**Sezione del documento**:
_ _ _ _ _ _ _
“La nave delle anime perdute” di Alberto Cavanna: l’ultima nave negriera selezionata al Premio Bancarella 2016

“La nave aveva infine completato la sua metamorfosi e, come una larva enorme genera un insetto immondo e repellente, aveva infine assunto il suo vero aspetto, orribile e annichilente, di un qualcosa che in ogni lingua veniva chiamato in modo sinistro: barco negrero, navire négrier, Guineaman, slave ship, Sklavenschiff… Tutti nomi che si riconducevano a una sola, abominevole realtà da incubo: una nave negriera.”

La nave delle anime perdute

Si è aggiudicato il Premio Selezione Bancarella 2016 il romanzo “La nave delle anime perdute(Cairo Editore, 2016) dello scrittore e saggista Alberto Cavanna. È infatti nella sestina che si è distinta fra le 1200 segnalazioni dei 200 librai indipendenti, coinvolti nel prestigioso riconoscimento letterario.
_ _ _ _ _ _ _
**Consegna**: Riscrivi in forma più breve il paragrafo del testo che comincia con «Si è aggiudicato il Premio», per favore, mantenendone i fatti principali. Le righe riportate più avanti sono materiale a sé, distinto dal testo.

**Righe fornite**:
_ _ _ _ _ _ _
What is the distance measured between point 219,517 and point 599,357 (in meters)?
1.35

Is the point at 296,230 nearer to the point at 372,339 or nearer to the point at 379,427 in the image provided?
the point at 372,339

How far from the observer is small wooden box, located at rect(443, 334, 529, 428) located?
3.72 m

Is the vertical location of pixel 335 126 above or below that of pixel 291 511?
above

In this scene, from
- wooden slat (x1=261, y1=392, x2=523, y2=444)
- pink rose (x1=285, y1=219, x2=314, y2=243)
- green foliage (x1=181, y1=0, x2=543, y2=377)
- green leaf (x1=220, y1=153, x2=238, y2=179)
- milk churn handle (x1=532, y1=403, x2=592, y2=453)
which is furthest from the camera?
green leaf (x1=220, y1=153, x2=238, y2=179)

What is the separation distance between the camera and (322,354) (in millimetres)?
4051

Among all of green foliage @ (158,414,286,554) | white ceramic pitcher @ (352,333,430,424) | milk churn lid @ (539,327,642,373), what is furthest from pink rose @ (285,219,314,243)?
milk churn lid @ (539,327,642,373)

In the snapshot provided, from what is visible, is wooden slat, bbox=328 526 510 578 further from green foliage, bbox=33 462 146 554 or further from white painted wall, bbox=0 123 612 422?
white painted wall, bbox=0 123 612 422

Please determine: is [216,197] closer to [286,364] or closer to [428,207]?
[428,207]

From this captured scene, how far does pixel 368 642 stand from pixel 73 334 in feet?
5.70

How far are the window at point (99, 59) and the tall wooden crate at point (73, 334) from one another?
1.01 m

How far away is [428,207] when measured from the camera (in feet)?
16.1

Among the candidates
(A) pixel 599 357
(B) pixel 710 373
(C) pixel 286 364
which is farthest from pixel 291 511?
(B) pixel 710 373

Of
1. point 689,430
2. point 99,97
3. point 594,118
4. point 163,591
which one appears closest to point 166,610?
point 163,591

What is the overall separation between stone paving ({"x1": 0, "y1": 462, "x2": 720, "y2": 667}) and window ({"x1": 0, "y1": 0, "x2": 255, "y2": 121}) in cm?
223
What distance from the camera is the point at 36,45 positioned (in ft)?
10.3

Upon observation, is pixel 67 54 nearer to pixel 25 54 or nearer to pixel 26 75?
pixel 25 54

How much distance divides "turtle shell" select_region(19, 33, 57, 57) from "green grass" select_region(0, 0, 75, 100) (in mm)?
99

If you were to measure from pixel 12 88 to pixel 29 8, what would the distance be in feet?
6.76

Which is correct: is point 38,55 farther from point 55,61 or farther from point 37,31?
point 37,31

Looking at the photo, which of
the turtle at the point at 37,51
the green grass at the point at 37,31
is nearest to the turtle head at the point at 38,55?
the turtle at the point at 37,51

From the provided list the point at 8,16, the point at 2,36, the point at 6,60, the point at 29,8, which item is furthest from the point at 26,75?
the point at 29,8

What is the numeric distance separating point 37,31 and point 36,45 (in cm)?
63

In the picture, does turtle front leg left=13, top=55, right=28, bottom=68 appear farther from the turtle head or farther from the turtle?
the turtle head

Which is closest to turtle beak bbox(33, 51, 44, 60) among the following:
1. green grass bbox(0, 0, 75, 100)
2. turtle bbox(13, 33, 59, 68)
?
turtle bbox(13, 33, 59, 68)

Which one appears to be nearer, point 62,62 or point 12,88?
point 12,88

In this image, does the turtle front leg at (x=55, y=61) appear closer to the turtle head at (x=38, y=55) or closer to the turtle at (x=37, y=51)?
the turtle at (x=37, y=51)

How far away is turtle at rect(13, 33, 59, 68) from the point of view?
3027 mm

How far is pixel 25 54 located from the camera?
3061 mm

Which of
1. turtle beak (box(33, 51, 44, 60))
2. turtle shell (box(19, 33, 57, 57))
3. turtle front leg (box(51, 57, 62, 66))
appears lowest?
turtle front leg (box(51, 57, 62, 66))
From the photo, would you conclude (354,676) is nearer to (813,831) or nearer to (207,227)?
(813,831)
_ _ _ _ _ _ _
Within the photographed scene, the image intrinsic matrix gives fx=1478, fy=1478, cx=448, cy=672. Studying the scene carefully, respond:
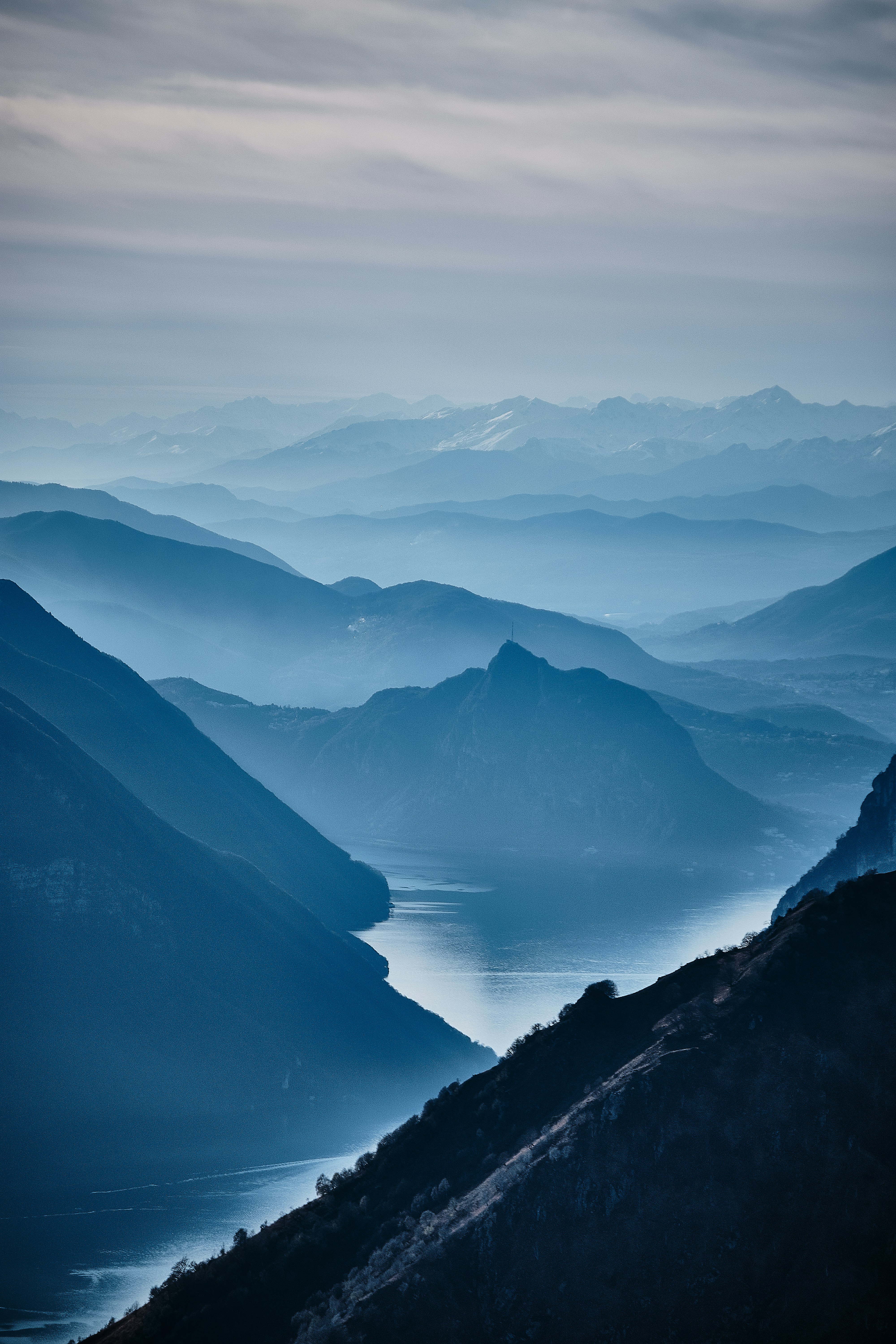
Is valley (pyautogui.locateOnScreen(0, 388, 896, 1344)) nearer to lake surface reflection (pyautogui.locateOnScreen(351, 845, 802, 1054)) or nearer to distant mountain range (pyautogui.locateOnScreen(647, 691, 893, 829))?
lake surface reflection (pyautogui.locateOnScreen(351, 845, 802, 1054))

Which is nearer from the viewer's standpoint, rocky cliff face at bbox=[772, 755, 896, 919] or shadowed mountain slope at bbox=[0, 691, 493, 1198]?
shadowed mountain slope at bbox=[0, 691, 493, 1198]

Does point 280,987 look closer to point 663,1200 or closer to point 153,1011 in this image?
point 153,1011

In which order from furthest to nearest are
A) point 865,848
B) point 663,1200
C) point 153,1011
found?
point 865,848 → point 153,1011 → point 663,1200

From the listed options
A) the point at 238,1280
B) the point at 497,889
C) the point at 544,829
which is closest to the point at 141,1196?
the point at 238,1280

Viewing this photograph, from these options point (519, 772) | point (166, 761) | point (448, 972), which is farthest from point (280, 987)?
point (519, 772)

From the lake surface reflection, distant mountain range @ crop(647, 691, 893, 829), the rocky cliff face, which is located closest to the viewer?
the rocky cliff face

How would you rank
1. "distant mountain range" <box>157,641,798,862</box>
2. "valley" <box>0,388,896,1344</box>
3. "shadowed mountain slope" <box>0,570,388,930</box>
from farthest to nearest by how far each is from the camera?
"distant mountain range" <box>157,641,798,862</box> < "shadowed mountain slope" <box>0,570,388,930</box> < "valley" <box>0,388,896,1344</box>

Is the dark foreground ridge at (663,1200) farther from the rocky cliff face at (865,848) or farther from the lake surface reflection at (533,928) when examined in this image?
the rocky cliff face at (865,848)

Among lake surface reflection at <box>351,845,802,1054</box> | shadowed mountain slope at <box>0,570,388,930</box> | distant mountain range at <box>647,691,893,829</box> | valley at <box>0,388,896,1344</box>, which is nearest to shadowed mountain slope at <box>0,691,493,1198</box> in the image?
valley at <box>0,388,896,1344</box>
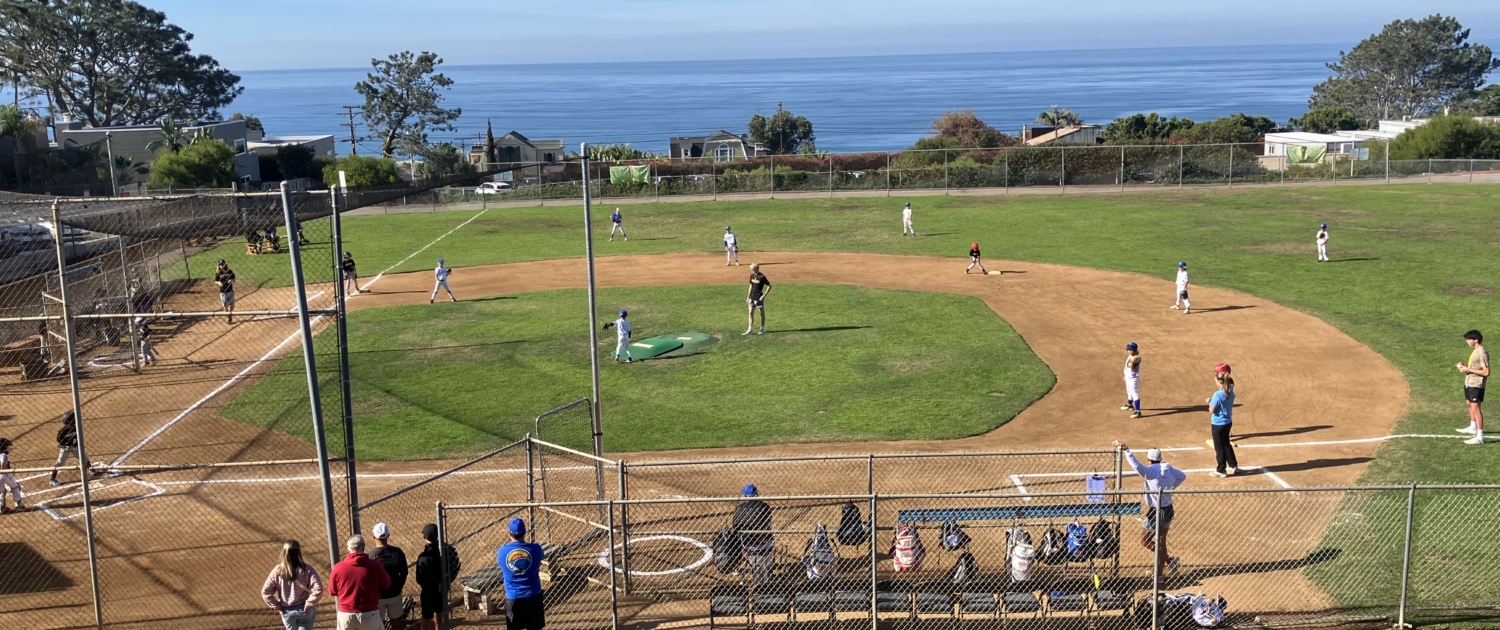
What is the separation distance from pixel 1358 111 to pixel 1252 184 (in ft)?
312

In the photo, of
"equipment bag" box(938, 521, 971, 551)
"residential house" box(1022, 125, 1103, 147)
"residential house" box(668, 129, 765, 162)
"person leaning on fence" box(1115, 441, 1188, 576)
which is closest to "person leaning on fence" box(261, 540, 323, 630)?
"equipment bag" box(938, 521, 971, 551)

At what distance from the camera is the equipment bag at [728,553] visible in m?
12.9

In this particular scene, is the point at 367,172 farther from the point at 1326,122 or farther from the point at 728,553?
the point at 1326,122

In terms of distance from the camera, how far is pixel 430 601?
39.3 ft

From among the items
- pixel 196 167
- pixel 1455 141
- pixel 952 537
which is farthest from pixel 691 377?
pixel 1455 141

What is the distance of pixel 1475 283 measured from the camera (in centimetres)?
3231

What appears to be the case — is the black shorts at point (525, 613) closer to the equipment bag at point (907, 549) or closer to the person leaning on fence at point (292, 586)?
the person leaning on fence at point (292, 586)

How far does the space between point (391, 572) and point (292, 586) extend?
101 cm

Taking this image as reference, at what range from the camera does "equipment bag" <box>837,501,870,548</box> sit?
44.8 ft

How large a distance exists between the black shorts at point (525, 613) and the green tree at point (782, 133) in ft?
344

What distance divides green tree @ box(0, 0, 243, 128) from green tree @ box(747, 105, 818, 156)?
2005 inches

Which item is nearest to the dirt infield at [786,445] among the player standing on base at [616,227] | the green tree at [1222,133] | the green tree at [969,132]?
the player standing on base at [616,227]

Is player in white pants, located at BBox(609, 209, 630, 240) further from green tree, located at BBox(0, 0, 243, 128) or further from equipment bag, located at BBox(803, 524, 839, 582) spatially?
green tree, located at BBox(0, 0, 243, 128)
_ _ _ _ _ _ _
**Risposta**: Il romanzo «La nave delle anime perdute» (Cairo Editore, 2016) dello scrittore e saggista Alberto Cavanna ha vinto il Premio Selezione Bancarella 2016. Fa parte della sestina emersa fra le 1200 segnalazioni dei 200 librai indipendenti coinvolti nel premio.